### Work instructions:
Print the records below exactly, from the line containing "Granite 614" down to the line containing "Streetsboro Green Apartments, 44241, OH", both lines included, and omit every picture.

### Records shown:
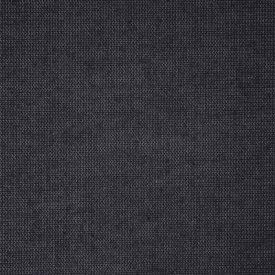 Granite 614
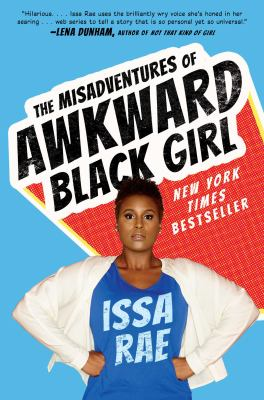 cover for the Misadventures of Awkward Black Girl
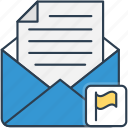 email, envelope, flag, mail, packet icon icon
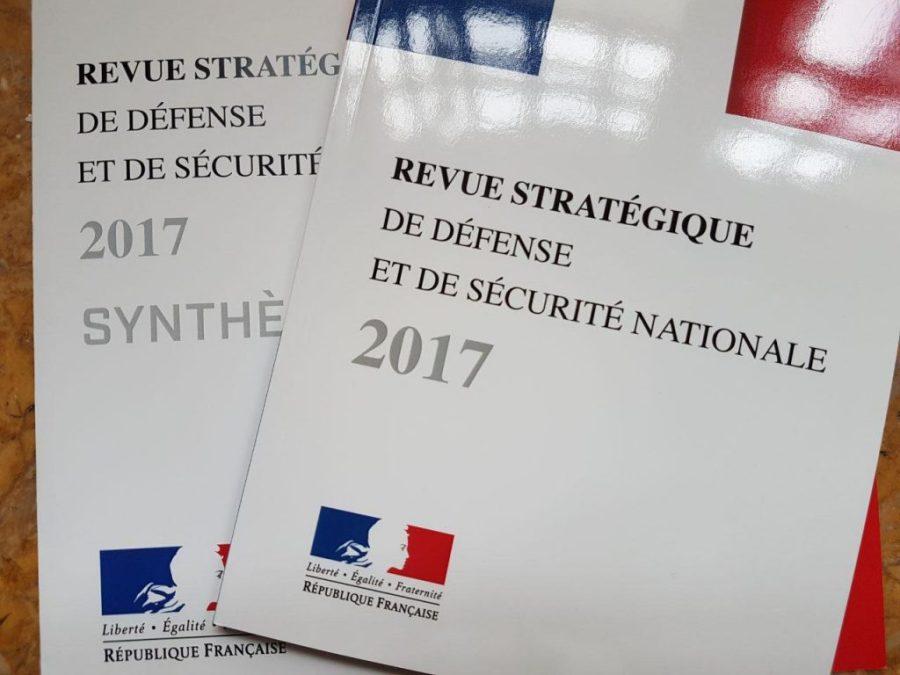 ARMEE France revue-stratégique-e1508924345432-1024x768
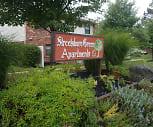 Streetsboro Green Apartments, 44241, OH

* * *

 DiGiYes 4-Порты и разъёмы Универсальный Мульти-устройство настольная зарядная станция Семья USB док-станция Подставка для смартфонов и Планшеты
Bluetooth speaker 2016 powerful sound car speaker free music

### Completed task:
 Granite 614
 cover for the Misadventures of Awkward Black Girl
 email, envelope, flag, mail, packet icon icon
 ARMEE France revue-stratégique-e1508924345432-1024x768
 Streetsboro Green Apartments, 44241, OH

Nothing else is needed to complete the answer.